Another example turns up in Neal Stephenson’s Fall-or-Dodge in Hell

This article discusses on lost causes – The Homebound Symphony

There’s a scene early in Neal Stephenson’s new novel Fall: or, Dodge in Hell, in which a tech billionaire, sick of the way that misinformation spreads across the Internet like Western wildfires, decides to stage an intervention. He spends about a million bucks — he doesn’t need more — to create and distribute digital “evidence” of a tactical nuclear strike on the town of Moab, Utah. He hires actors, CGI experts, everything you need in order to fake a tragedy and make your creation go viral online. The idea is that once people see that completely made-up shit can utterly dominate the Internet, that there are no guard rails or boundaries to prevent that from happening, they will realize that they are continually being snookered and will grow a carapace of skepticism.

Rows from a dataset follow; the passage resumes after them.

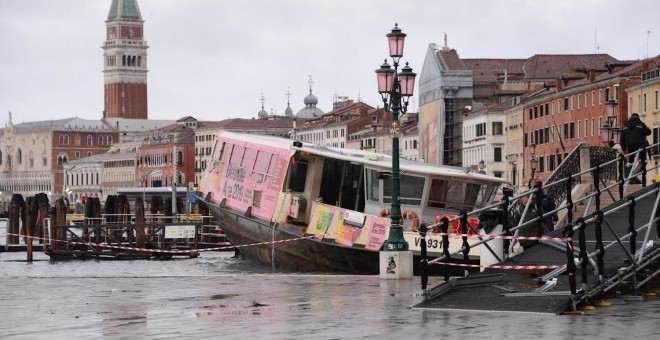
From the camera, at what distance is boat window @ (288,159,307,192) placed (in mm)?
35750

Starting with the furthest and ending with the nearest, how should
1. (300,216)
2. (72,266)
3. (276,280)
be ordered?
(72,266) → (300,216) → (276,280)

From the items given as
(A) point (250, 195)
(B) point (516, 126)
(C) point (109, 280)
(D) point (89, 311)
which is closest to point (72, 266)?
(A) point (250, 195)

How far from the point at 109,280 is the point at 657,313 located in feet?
39.2

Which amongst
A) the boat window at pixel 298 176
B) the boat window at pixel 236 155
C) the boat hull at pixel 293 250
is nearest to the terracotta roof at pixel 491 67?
the boat window at pixel 236 155

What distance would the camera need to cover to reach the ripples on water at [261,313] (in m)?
16.8

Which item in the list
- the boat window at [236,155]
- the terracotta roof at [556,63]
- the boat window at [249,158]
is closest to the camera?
the boat window at [249,158]

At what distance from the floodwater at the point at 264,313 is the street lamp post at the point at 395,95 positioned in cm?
97

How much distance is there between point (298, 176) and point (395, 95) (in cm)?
724

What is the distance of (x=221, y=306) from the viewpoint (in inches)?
813

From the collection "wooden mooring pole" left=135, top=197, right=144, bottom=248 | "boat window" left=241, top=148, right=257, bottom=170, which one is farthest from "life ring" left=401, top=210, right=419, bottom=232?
"wooden mooring pole" left=135, top=197, right=144, bottom=248

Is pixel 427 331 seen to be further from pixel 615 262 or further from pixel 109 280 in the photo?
pixel 109 280

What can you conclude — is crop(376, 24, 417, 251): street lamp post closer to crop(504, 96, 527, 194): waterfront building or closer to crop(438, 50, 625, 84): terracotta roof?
crop(504, 96, 527, 194): waterfront building

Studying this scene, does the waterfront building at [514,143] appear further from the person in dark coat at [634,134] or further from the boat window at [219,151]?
the person in dark coat at [634,134]

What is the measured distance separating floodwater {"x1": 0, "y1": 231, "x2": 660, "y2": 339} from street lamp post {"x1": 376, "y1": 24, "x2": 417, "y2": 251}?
3.19ft
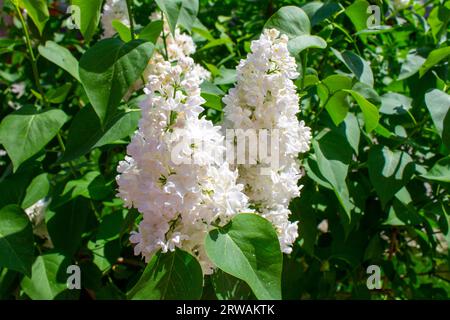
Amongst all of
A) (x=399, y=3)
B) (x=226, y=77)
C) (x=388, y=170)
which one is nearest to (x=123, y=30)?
(x=226, y=77)

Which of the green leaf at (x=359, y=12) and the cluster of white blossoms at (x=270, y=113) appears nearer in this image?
the cluster of white blossoms at (x=270, y=113)

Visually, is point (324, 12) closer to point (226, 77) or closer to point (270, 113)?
point (226, 77)

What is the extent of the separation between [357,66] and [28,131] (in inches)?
33.7

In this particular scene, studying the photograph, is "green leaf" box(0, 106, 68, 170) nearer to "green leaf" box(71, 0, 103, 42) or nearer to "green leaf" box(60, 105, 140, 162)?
"green leaf" box(60, 105, 140, 162)

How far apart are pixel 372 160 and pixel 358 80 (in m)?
0.22

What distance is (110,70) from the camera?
3.68 ft

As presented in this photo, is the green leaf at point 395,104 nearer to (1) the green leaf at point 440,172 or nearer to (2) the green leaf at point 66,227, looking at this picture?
(1) the green leaf at point 440,172

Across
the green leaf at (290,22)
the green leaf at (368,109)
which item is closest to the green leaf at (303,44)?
the green leaf at (290,22)

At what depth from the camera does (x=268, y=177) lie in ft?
Result: 3.88

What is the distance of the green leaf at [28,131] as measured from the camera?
1353 millimetres

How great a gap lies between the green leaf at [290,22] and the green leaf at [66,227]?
2.27 ft

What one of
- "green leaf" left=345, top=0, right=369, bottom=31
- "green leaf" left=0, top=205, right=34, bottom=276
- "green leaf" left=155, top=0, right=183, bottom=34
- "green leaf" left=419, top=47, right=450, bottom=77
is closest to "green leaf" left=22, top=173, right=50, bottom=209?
"green leaf" left=0, top=205, right=34, bottom=276

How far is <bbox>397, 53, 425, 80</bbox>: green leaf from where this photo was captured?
65.4 inches
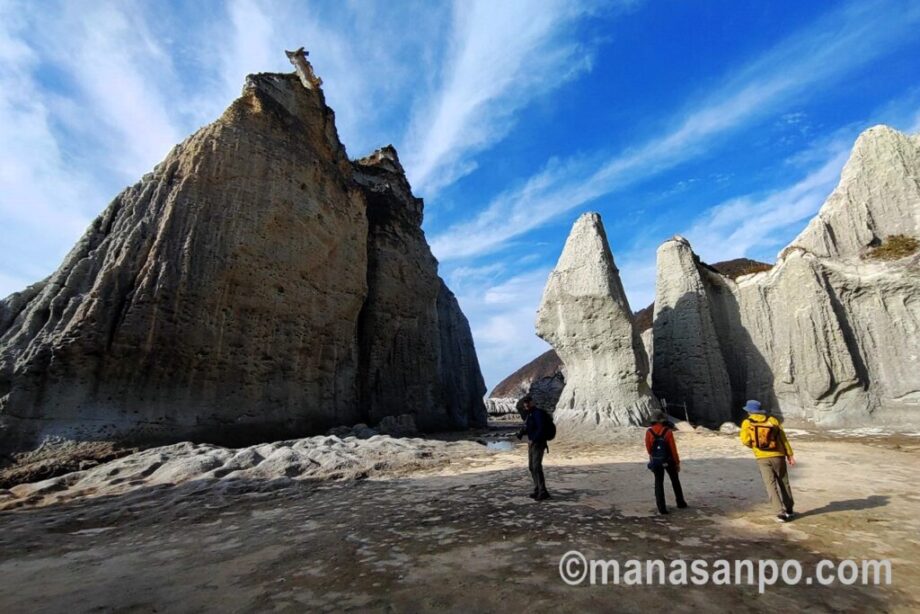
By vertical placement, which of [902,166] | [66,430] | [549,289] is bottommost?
[66,430]

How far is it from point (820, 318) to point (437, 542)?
18339 millimetres

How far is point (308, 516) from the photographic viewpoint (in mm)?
5348

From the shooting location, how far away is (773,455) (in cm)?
467

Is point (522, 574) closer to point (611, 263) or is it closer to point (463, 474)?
point (463, 474)

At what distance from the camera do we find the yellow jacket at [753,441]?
15.4 ft

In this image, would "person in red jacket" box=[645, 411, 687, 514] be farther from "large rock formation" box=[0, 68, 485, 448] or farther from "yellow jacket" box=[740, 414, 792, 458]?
"large rock formation" box=[0, 68, 485, 448]

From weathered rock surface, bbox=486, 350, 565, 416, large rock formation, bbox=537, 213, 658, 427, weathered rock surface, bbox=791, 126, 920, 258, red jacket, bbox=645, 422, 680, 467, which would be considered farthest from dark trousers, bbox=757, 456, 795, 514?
weathered rock surface, bbox=486, 350, 565, 416

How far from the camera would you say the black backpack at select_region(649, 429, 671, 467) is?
4980 mm

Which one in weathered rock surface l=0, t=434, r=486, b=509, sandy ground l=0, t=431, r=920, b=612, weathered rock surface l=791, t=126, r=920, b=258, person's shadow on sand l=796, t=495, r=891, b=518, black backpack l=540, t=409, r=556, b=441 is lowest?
person's shadow on sand l=796, t=495, r=891, b=518

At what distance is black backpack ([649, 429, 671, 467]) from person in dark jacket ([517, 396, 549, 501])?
1.37 meters

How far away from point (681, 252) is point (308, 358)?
56.5 ft

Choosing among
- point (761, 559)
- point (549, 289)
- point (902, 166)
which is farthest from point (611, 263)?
point (761, 559)

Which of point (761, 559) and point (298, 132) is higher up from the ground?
point (298, 132)

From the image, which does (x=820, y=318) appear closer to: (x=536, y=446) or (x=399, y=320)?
(x=536, y=446)
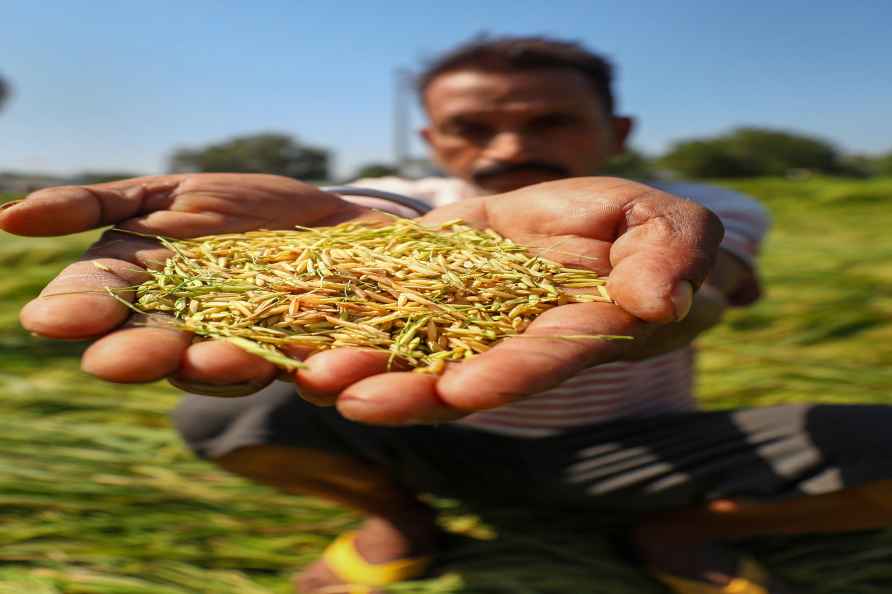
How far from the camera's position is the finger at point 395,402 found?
75 centimetres

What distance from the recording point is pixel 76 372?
2.24 m

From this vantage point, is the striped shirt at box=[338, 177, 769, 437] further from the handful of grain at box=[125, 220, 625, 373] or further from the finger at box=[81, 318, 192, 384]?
the finger at box=[81, 318, 192, 384]

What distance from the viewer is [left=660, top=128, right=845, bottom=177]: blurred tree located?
16.5 m

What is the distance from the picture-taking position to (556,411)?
136 cm

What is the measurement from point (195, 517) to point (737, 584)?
1.02 metres

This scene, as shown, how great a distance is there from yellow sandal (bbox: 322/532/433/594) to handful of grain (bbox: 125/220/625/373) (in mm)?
573

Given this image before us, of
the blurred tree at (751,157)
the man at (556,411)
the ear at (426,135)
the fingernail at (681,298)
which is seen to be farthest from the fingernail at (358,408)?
the blurred tree at (751,157)

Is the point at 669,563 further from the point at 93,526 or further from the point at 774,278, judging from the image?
the point at 774,278

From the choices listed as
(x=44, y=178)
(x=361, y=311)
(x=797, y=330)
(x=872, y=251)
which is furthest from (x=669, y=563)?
(x=872, y=251)

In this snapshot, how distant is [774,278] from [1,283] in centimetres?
315

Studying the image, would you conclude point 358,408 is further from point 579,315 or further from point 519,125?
point 519,125

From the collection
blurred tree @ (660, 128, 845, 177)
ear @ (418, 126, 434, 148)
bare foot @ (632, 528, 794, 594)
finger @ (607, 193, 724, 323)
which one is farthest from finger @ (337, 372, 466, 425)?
blurred tree @ (660, 128, 845, 177)

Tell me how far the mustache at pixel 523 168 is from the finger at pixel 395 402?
2.64ft

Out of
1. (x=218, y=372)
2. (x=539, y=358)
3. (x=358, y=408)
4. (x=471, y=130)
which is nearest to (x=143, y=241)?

This is followed by a scene in which an master programmer creates highly advanced bots capable of relentlessly pushing petabytes of inconsistent and incoherent misinformation onto the internet, thus reinforcing the billionaire’s lesson on an unimaginably massive scale. The ENSU project starts by spewing its misinformation about one woman, who cheerfully cooperates:

If everything went according to plan, the Ethical Network Sabotage Undertaking would now issue a press release announcing its existence and explaining what it was doing. It would include a signed statement, as well as a video clip, from Maeve Braden, announcing that she was completely fine with all of this.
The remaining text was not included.